I visori per la realtà virtuale non stanno vendendo molto

Prezzi alti e pochi contenuti di qualità frenano la domanda, fatta eccezione per un inatteso successo di Sony

Un visore PlayStation VR di Sony (Justin Sullivan/Getty Images)
Un visore PlayStation VR di Sony (Justin Sullivan/Getty Images)

Grandi aziende come Facebook, Sony, Samsung, Google e HTC stanno investendo molto denaro e risorse per lo sviluppo dei caschi per la realtà virtuale: gli affari da mettersi in testa con un visore per entrare in mondi virtuali in cui ritrovarsi con gli amici, navigare su Internet, guardare un film o giocare ai videogiochi. Il grande interesse dei produttori è stato finora bilanciato da un certo scetticismo di esperti e analisti, dovuto soprattutto alla lenta crescita delle vendite e allo scarso coinvolgimento dei clienti. Mark Zuckerberg, il CEO di Facebook, è convinto che i visori per la realtà virtuale potrebbero ripetere il successo senza precedenti degli smartphone – i “videofonini” furono accolti da altrettanto iniziale scetticismo – e per questo nel 2014 ha acquisito Oculus, la società specializzata nella realizzazione dei visori e considerata da molti una delle più promettenti sul mercato. Gli sforzi fatti finora, che hanno previsto investimenti da centinaia di milioni di dollari, non hanno però portato a grandi risultati. L’unica azienda a fare eccezione è Sony, che con sua stessa sorpresa ha venduto in pochi mesi più visori per la realtà virtuale del previsto.
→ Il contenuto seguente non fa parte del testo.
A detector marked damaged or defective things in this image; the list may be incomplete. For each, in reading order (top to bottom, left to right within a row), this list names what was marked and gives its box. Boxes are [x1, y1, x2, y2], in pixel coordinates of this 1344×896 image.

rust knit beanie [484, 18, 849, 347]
Quando Sony Interactive Entertainment, la divisione di Sony che si occupa dei videogiochi, iniziò a progettare un visore, il suo capo Even Andrew House era piuttosto scettico sulla possibilità di cavarne un granché in breve tempo. Come ha spiegato al New York Times, si diede da fare per ridurre gli entusiasmi del settore vendite e invitarli a essere molto cauti, anche alla luce degli scarsi affari fatti dai concorrenti. Ora che sono passati alcuni mesi dalla messa in vendita del PlayStation VR, House si è dovuto ricredere e ha riconosciuto di essere stato fin troppo cauto. A circa quattro mesi dalla commercializzazione, Sony ha annunciato di avere venduto 915mila visori, avvicinandosi al traguardo del milione di caschi per la realtà virtuale che aveva previsto di vendere entro metà aprile. Le vendite sono andate molto meglio del previsto, con un’alta domanda soprattutto in Giappone, dove Sony ha la sua sede principale e con una clientela tradizionalmente molto interessata alle novità tecnologiche e ai videogiochi.
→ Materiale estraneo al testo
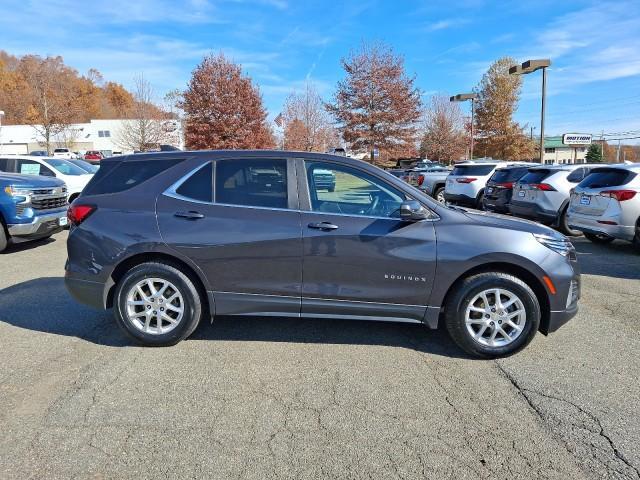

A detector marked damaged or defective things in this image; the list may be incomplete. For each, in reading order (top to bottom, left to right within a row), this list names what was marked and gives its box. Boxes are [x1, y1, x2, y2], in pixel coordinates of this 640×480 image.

Le vendite per Sony sono state soddisfacenti anche nei paesi occidentali dove il PlayStation VR è già disponibile. La domanda è stata tale da richiedere un aumento della produzione, e la società confida di incrementare il ritmo ulteriormente nei prossimi mesi, in tempo per la messa in vendita del suo visore nel Sudamerica.
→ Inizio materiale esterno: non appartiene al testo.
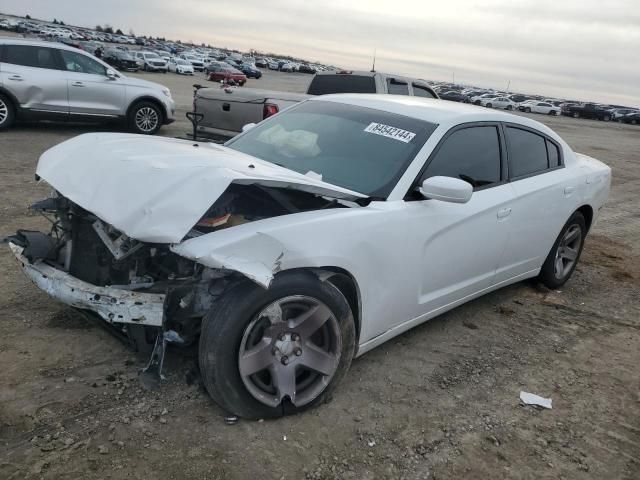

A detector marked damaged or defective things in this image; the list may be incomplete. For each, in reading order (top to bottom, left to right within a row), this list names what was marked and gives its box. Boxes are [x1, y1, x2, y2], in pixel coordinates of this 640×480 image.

crumpled hood [36, 132, 364, 242]
broken front bumper [9, 244, 165, 326]
front fender damage [170, 232, 284, 288]
damaged white dodge charger [8, 95, 608, 418]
Sony per ora ha battuto la concorrenza in termini di vendite, almeno secondo gli analisti: i suoi principali concorrenti – Oculus e HTC – non hanno diffuso dati, ma SuperData Research stima che in tutto il 2016 abbiano venduto rispettivamente 243mila e 420mila visori. Buona parte del successo dei PlayStation VR è dovuta al fatto che funzionano con una PlayStation, la popolare console per videogiochi di Sony, senza richiedono l’utilizzo di computer piuttosto potenti e costosi. Sfruttando le caratteristiche della sua console Sony ha potuto mettere in vendita un casco per la realtà virtuale che costa 399 euro, più economico di quelli della concorrenza, anche se meno potente e con una resa inferiore per quanto riguarda definizione ed “effetto realtà”. Il dispositivo si è però rivelato un compromesso più che sufficiente per chi voleva sperimentare la realtà virtuale senza spendere un sacco di soldi: un po’ come comprare una buona e affidabile utilitaria invece di un costoso SUV superaccessoriato.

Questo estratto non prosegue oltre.